§ **What the exercise asks**: Search the material for the word "plains" and report each line where it turns up.

§ **Records shown**:
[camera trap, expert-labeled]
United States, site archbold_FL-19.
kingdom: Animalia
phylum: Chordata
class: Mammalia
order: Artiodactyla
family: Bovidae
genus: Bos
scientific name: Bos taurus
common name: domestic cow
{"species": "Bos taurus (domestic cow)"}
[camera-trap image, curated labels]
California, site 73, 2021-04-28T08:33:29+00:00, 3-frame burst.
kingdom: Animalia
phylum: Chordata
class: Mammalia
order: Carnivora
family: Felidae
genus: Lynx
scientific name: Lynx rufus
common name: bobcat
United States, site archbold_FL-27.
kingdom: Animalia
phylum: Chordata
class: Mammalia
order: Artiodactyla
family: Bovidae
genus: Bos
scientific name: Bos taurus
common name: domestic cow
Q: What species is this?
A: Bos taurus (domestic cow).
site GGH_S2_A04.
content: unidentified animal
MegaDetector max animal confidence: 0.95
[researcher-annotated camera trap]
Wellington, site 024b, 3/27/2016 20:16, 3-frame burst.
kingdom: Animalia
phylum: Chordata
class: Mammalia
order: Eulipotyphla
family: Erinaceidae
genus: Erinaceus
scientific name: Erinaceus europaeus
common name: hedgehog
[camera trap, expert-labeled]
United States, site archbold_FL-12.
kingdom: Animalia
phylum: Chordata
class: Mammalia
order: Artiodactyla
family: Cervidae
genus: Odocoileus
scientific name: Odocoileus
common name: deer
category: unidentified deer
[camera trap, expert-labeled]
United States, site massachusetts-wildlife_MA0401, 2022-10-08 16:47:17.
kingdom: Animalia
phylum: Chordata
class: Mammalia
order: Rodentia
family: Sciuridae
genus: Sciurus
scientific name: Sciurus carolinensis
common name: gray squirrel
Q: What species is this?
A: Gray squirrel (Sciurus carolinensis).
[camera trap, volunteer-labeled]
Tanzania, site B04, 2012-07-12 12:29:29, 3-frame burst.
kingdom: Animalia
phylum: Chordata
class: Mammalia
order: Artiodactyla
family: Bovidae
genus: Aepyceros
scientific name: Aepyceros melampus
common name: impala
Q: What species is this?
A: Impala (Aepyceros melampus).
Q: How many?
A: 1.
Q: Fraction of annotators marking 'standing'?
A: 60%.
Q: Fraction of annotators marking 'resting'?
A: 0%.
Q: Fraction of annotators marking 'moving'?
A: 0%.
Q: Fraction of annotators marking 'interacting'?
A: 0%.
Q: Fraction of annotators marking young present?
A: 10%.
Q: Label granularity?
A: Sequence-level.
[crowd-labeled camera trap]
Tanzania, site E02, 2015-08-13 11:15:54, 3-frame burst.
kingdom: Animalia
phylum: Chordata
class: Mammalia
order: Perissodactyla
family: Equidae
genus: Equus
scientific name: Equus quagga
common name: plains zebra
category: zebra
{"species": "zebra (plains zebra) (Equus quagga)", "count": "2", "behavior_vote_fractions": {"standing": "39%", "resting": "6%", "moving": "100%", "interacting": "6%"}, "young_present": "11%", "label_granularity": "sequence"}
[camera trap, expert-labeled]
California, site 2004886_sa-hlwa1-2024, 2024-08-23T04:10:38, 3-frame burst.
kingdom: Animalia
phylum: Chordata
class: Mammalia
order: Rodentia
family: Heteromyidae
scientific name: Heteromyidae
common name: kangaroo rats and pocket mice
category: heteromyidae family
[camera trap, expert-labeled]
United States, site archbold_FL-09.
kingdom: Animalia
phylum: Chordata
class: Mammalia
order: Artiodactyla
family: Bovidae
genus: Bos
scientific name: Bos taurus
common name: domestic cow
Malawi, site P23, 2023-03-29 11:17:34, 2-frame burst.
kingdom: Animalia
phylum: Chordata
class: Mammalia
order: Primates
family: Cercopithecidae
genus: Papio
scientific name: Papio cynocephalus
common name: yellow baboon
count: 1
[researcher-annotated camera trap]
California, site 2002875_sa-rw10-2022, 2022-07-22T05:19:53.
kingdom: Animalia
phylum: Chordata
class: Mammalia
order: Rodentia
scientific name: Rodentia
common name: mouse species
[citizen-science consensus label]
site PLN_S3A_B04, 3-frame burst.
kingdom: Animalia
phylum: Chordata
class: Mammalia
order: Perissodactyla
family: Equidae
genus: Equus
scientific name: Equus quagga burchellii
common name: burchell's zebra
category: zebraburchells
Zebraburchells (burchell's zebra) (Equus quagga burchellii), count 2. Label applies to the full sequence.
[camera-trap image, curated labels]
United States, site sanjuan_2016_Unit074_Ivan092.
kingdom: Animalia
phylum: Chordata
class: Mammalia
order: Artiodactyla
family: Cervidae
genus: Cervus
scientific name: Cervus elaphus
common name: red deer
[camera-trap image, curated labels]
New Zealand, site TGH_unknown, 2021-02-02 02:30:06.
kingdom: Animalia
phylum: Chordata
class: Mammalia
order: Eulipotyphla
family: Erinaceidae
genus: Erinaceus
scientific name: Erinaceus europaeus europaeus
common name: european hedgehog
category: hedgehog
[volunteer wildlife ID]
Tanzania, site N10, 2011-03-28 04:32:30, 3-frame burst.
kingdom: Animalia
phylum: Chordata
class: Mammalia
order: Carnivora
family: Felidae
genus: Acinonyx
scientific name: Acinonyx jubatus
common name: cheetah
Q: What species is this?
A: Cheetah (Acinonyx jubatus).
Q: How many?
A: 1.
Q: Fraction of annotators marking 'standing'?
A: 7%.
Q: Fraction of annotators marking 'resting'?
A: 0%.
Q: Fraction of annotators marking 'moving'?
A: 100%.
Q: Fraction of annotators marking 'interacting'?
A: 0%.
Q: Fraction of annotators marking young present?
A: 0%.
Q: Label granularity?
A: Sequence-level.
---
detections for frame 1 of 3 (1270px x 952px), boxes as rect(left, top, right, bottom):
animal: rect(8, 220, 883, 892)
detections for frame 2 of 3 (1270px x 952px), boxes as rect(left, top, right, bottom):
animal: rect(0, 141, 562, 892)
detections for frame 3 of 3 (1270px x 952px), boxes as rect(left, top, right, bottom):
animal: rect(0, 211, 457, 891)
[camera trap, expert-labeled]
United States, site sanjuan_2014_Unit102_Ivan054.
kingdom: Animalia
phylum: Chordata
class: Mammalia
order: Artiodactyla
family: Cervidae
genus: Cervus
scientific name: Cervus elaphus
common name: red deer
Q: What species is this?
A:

§ **Answer section**:
common name: plains zebra
{"species": "zebra (plains zebra) (Equus quagga)", "count": "2", "behavior_vote_fractions": {"standing": "39%", "resting": "6%", "moving": "100%", "interacting": "6%"}, "young_present": "11%", "label_granularity": "sequence"}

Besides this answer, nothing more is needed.